# Job
Please output the part of the items that opens with the line containing "Surveying the scene" and closes with the line containing "344 centimetres" as a Markdown table with the columns Row and Line. Number each row, include both end lines, and leave out blank lines.

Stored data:
####################

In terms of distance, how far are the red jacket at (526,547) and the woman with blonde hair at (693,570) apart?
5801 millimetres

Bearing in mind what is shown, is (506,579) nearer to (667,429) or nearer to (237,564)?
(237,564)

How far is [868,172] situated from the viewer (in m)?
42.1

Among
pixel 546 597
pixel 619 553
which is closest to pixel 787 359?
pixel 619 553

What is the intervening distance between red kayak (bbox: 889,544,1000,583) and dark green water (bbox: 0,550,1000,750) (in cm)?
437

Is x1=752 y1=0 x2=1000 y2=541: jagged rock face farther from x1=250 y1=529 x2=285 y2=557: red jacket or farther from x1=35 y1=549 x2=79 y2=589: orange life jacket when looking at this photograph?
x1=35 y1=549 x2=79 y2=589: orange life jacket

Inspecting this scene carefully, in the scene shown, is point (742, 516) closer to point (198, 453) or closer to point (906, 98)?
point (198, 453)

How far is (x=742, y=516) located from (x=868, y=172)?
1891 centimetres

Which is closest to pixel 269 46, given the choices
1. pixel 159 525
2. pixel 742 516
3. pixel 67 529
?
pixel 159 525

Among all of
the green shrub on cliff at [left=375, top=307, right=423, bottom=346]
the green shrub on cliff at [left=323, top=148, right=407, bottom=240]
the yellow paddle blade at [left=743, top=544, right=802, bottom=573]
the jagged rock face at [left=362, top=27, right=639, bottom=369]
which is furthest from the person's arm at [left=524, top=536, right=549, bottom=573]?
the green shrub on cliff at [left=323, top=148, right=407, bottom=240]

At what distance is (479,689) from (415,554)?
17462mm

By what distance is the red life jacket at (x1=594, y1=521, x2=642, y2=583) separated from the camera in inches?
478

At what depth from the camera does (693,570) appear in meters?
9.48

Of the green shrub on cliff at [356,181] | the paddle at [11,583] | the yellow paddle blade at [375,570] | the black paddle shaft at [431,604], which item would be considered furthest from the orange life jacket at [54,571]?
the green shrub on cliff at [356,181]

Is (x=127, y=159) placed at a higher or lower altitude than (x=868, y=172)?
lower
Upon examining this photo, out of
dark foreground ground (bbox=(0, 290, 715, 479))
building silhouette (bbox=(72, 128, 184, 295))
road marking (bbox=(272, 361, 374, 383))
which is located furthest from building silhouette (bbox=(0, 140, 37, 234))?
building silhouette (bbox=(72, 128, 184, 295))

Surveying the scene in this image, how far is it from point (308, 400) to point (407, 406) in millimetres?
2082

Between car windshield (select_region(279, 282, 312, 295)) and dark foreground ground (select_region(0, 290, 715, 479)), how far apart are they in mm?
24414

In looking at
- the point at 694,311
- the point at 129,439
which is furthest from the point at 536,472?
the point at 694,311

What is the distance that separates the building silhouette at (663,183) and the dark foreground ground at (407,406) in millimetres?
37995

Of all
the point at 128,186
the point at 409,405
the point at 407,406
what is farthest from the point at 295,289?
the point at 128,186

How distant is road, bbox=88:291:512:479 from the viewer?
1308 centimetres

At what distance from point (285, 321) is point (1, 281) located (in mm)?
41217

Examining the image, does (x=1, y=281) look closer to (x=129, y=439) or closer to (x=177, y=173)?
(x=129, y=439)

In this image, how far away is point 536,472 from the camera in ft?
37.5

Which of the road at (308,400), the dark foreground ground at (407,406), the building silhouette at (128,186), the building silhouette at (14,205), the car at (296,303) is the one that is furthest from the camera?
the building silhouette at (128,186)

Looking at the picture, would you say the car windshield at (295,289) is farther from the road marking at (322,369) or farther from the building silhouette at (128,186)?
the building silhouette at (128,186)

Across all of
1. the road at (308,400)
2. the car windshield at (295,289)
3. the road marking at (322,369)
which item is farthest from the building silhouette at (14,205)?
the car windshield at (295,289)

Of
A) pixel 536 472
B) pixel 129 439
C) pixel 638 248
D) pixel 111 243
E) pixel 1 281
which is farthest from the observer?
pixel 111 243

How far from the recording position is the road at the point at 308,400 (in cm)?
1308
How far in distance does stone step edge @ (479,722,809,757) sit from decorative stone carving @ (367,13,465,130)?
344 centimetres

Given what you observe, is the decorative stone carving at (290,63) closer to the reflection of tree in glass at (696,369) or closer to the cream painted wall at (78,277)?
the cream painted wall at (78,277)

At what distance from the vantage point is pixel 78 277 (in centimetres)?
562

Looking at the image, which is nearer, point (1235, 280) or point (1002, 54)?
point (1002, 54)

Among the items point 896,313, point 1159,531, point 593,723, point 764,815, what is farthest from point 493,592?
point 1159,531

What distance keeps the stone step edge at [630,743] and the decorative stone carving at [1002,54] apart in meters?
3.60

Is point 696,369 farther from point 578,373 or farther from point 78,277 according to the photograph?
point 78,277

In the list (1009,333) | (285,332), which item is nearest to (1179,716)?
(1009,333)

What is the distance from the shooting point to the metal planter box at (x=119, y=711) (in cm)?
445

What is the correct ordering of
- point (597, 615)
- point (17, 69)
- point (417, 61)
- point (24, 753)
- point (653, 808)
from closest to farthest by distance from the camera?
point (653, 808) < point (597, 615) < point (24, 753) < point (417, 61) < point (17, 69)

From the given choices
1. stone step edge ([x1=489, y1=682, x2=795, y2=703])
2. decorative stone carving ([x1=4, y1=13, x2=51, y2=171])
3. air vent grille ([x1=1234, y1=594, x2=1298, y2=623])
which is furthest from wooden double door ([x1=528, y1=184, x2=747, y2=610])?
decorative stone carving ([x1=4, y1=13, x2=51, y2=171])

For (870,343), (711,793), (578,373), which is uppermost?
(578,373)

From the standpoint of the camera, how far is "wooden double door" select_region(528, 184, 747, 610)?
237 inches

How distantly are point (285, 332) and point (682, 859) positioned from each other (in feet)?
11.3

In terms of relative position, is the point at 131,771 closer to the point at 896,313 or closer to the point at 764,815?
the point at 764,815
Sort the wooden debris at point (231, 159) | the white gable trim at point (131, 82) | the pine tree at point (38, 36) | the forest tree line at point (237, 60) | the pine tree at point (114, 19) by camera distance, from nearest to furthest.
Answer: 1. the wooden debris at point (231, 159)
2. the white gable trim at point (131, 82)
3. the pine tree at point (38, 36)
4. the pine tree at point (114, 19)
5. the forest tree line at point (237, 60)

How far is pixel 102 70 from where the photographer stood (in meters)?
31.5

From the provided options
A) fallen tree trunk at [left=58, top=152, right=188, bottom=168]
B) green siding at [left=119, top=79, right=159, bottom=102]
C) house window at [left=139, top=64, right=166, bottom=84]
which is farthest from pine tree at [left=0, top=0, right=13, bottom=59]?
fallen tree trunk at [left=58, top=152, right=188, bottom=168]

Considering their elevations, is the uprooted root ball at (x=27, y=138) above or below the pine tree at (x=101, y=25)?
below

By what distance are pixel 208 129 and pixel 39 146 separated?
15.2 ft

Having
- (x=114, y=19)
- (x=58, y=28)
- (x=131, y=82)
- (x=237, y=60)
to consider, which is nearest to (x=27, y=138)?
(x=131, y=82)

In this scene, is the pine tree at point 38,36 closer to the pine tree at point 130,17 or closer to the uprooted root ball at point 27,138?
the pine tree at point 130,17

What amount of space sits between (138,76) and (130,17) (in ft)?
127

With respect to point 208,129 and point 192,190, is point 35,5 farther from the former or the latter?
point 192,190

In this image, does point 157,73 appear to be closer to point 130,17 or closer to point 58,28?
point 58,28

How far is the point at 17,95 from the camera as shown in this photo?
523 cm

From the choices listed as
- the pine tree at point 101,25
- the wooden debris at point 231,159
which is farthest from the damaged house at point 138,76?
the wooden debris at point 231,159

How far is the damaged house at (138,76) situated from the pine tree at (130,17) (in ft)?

####################

# Full answer
| Row | Line |
|---|---|
| 1 | Surveying the scene in this image, how far is it from point (308, 400) to point (407, 406) in millimetres? |
| 2 | 2082 |
| 3 | Between car windshield (select_region(279, 282, 312, 295)) and dark foreground ground (select_region(0, 290, 715, 479)), how far apart are they in mm? |
| 4 | 24414 |
| 5 | In looking at |
| 6 | - the point at 694,311 |
| 7 | - the point at 129,439 |
| 8 | which is furthest from the point at 536,472? |
| 9 | the point at 694,311 |
| 10 | What is the distance that separates the building silhouette at (663,183) and the dark foreground ground at (407,406) in millimetres? |
| 11 | 37995 |
| 12 | Of all |
| 13 | the point at 128,186 |
| 14 | the point at 409,405 |
| 15 | the point at 407,406 |
| 16 | what is farthest from the point at 295,289? |
| 17 | the point at 128,186 |
| 18 | How distant is road, bbox=88:291:512:479 from the viewer? |
| 19 | 1308 centimetres |
| 20 | At what distance from point (285, 321) is point (1, 281) located (in mm)? |
| 21 | 41217 |
| 22 | Examining the image, does (x=1, y=281) look closer to (x=129, y=439) or closer to (x=177, y=173)? |
| 23 | (x=129, y=439) |
| 24 | In this image, how far away is point 536,472 from the camera in ft? |
| 25 | 37.5 |
| 26 | Which of the road at (308,400), the dark foreground ground at (407,406), the building silhouette at (128,186), the building silhouette at (14,205), the car at (296,303) is the one that is furthest from the camera? |
| 27 | the building silhouette at (128,186) |
| 28 | Looking at the picture, would you say the car windshield at (295,289) is farther from the road marking at (322,369) or farther from the building silhouette at (128,186)? |
| 29 | the building silhouette at (128,186) |
| 30 | Across all of |
| 31 | 1. the road at (308,400) |
| 32 | 2. the car windshield at (295,289) |
| 33 | 3. the road marking at (322,369) |
| 34 | which item is farthest from the building silhouette at (14,205)? |
| 35 | the car windshield at (295,289) |
| 36 | Of |
| 37 | A) pixel 536 472 |
| 38 | B) pixel 129 439 |
| 39 | C) pixel 638 248 |
| 40 | D) pixel 111 243 |
| 41 | E) pixel 1 281 |
| 42 | which is farthest from the observer? |
| 43 | pixel 111 243 |
| 44 | How far from the recording position is the road at the point at 308,400 (in cm)? |
| 45 | 1308 |
| 46 | How far in distance does stone step edge @ (479,722,809,757) sit from decorative stone carving @ (367,13,465,130)? |
| 47 | 344 centimetres |